The egg is obviously a given.  Price is a master egg poacher (I swear it’s not the only reason I married him), and those jumbo farmers’ market fresh eggs just happen to be perfect for it.   Also, lucky for us, kale maintains a presence at the farmers’ market year-round.  And while heirloom tomatoes—a favorite—have their own specific season, we can always find some juicy tomato variety that will do the trick.  One more ingredient that we won’t do without?  The shallot.  It’s an incredibly versatile ingredient, and stays continuously stocked in our pantry.  They’re so delicate, yet so full of flavor—great raw in dressings or lightly sautéed to top many a dinner (salad, soup, pasta…).  They do make appearances at the farmers’ market from time to time; however, lucky for us, grocery stores keep them stocked year-round.

Ballard contains one more Sunday staple for us besides the market itself—Morsel and Bean.  Biscuits, biscuits, biscuits.  This tiny house-looking treasure has a line out the door (and more often than not around the corner) the minute it opens, rain or shine.  The staff has been there baking homemade buttermilk biscuits since 4 am, yet somehow still manage to be some of the friendliest, funniest, cheeriest folks around during the weekend rush.  I can distinctly remember a great conversation about the goonies one Sunday, filled with more laughs than I can say.  Lucky for us, they just happen to have a drive-through window that’s open part of the day.  While you can’t get everything on the menu there, it works for us, who just want to nab our biscuits and run home to pile them up with farmers’ market ingredients.  And the line is much, much shorter.  Did I mention how weekend brunches in Seattle require patience?

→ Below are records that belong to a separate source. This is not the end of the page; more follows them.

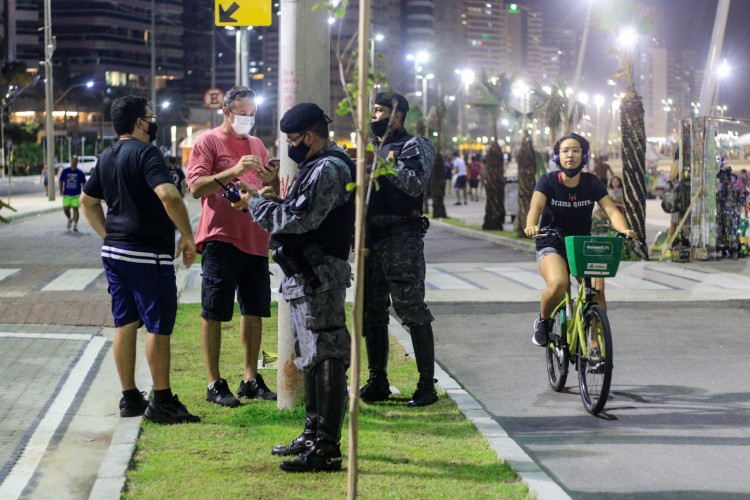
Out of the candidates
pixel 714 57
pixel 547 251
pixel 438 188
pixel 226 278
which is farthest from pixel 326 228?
pixel 438 188

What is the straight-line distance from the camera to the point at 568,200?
8.24 m

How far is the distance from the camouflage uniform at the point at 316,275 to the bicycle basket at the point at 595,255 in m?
2.04

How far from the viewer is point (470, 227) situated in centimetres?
2953

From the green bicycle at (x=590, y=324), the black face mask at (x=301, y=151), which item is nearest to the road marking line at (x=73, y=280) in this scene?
the green bicycle at (x=590, y=324)

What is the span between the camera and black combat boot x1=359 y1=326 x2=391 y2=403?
7754 millimetres

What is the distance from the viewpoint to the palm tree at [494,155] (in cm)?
2795

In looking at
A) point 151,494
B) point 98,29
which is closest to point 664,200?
point 151,494

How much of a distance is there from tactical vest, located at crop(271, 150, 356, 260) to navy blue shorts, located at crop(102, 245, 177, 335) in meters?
1.54

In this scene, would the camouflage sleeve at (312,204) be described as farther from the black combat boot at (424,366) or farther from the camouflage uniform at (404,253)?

We are fortunate to have this spot to frequent, and if you have a local place to grab a few biscuits I would highly suggest it, but we’ve made these “breakfast sandwiches” with thick slices of toast, much simpler homemade biscuits (they may be their own post later…), or even blissfully easy English muffins.  They’ve always turned out tasty.  On top of that, they’ve continued to fuel my overwhelming desire for brunch…

Open-faced Biscuit Sandwich with Kale, Tomato, Shallot, and a Poached Egg

(serves 2-4)


  • biscuits—halved, slices of toast, English muffins—halved, etc.
  • smoked mozzarella, sliced
  • 1 large heirloom tomato, sliced
  • 1 large bunch kale, washed and roughly chopped
  • 2 large shallots, halved and sliced into strips
  • 1 ½ tbs. white wine (or white cooking wine)
  • ¼  c. chicken broth (we use low sodium)
  • pinch of sugar
  • pinch of red pepper flakes
  • scant ½ c. apple cider vinegar
  • extra virgin olive oil
  • salt and pepper
  • eggs
  • white distilled vinegar


For the kale:

  1. Preheat a heavy-bottomed pan (we use a dutch oven) to medium.  Start with approximately 1 tbs. extra virgin olive oil in the pan.
  2. Add sliced shallot and red pepper flakes and cook till browning, stirring on occasion.
  3. Deglaze pan with white wine.
  4. Once all the liquid is gone, add kale, chicken broth, apple cider vinegar, about ½ c water, sugar, salt and pepper and bring to a simmer. 
  5. Cover and let cook until kale has wilted and majority of liquid has been absorbed (about 15-20 minutes).
  6. Remove from heat, leave covered to keep it warm, and set aside.

For biscuits:

  1. Put sliced mozzarella on top of biscuits/toast/muffins and place in warmed oven till melted.
  2. Remove from oven, top each with a slice of tomato.

For the poached eggs:

  1. Fill tall-sided pan with 1-2 inches of water and a splash of white distilled vinegar.  Bring to a boil.
  2. Crack eggs individually into bowls for easier pouring.
  3. Once the water boils, remove from heat, gently pour eggs into the water, cover immediately, and let sit for 4 minutes (or until the whites appear set).
  4. Using a slotted spoon, remove the eggs from the water.

To assemble:

  1. Place biscuit/toast/muffin with melted mozzarella and tomato on plate. 
  2. Place kale mixture on top, using a slotted spoon to let remaining liquid drain.
  3. Top with the poached eggs.

No one said anything against brunch for dinner either.